■ DESCRIPTION OF THE TASK ■
Your output must be the lines below from the line containing "45. What do" to the line containing "Lance Beggs.", both lines included, reproduced exactly and without pictures.

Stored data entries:
===============

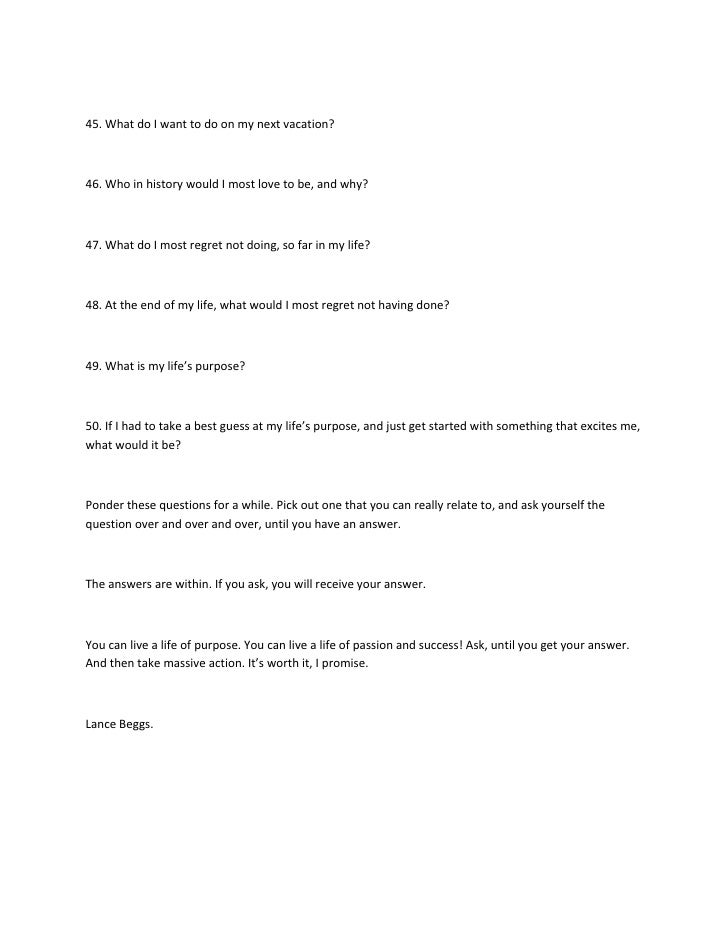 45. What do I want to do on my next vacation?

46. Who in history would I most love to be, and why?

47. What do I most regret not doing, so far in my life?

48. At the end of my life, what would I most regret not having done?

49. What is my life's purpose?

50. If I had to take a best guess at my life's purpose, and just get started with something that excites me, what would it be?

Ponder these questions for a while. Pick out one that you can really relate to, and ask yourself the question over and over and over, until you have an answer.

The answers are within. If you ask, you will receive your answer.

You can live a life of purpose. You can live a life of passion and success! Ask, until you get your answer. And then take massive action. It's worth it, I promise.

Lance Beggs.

===============

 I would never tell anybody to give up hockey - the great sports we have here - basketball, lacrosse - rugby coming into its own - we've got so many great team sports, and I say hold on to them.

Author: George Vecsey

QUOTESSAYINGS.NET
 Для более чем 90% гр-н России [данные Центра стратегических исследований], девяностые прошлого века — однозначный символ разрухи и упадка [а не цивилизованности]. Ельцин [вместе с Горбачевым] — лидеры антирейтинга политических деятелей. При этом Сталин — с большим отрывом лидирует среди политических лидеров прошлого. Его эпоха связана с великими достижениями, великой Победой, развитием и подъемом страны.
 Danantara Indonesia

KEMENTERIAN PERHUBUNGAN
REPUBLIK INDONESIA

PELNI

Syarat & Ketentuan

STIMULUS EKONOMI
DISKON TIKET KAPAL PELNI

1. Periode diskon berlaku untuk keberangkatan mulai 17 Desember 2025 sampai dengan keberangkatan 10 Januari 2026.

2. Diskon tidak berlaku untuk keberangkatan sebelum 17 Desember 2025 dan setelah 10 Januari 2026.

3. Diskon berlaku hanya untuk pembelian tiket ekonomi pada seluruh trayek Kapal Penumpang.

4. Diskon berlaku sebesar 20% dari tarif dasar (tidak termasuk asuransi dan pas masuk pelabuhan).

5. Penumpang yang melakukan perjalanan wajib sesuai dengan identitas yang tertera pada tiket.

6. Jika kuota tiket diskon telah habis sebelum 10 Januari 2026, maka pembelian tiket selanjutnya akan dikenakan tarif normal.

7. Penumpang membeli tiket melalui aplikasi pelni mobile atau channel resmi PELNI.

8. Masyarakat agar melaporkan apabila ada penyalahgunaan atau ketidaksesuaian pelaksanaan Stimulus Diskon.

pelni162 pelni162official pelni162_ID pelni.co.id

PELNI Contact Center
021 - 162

===============

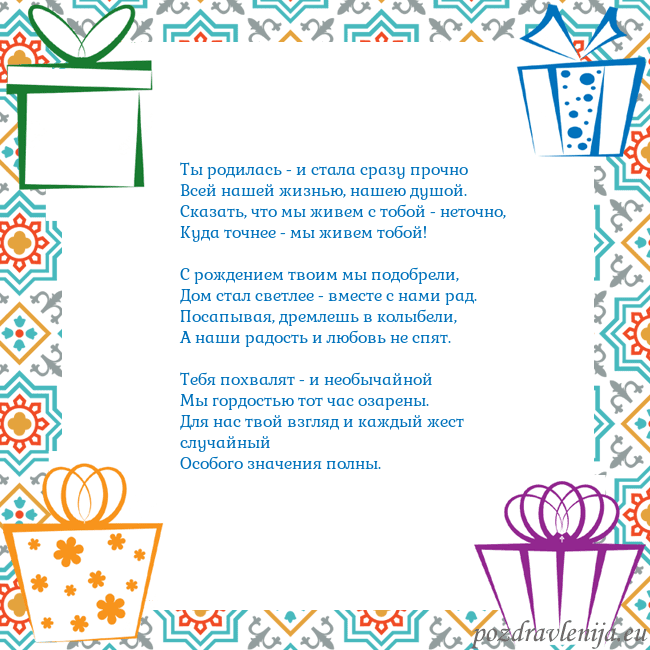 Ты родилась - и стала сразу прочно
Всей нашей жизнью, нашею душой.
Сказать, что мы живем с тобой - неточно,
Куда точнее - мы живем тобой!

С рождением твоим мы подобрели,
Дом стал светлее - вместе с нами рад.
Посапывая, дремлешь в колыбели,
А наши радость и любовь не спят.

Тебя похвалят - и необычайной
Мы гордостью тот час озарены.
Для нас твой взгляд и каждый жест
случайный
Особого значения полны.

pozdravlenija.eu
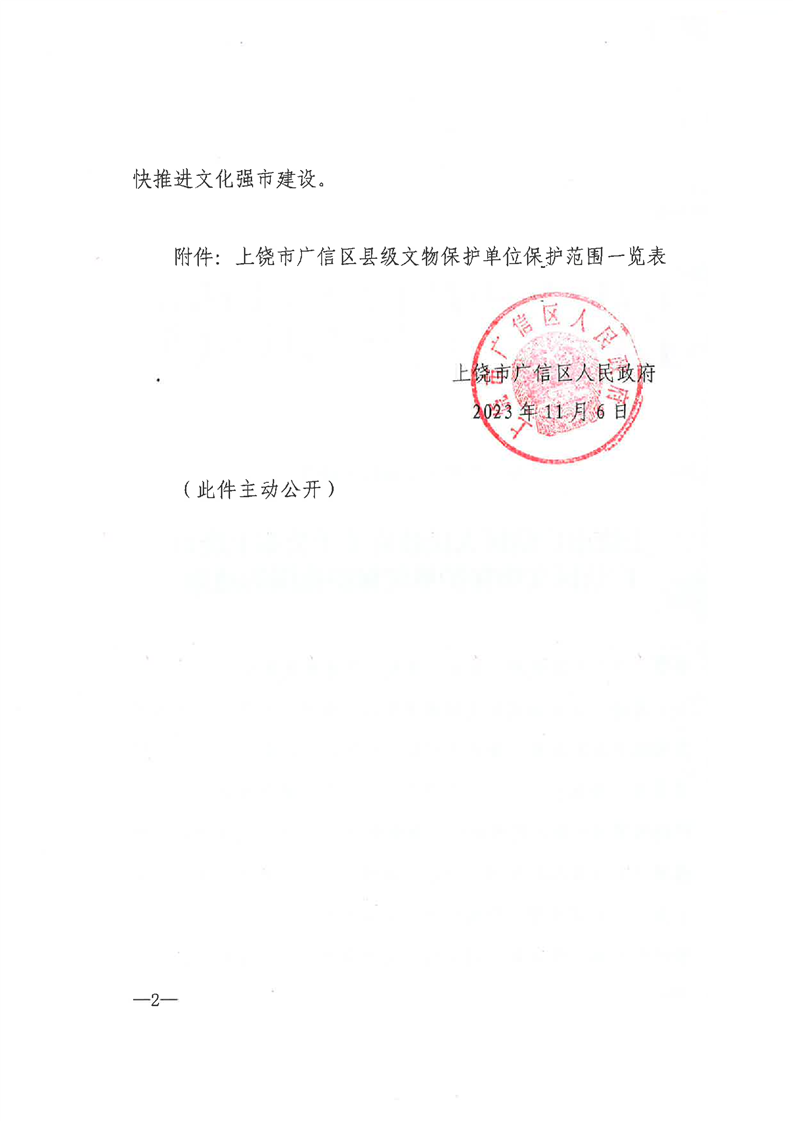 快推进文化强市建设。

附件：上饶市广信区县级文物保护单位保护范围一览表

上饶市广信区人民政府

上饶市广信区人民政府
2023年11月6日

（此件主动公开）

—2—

===============

■ TASK OUTPUT ■
 45. What do I want to do on my next vacation?

46. Who in history would I most love to be, and why?

47. What do I most regret not doing, so far in my life?

48. At the end of my life, what would I most regret not having done?

49. What is my life's purpose?

50. If I had to take a best guess at my life's purpose, and just get started with something that excites me, what would it be?

Ponder these questions for a while. Pick out one that you can really relate to, and ask yourself the question over and over and over, until you have an answer.

The answers are within. If you ask, you will receive your answer.

You can live a life of purpose. You can live a life of passion and success! Ask, until you get your answer. And then take massive action. It's worth it, I promise.

Lance Beggs.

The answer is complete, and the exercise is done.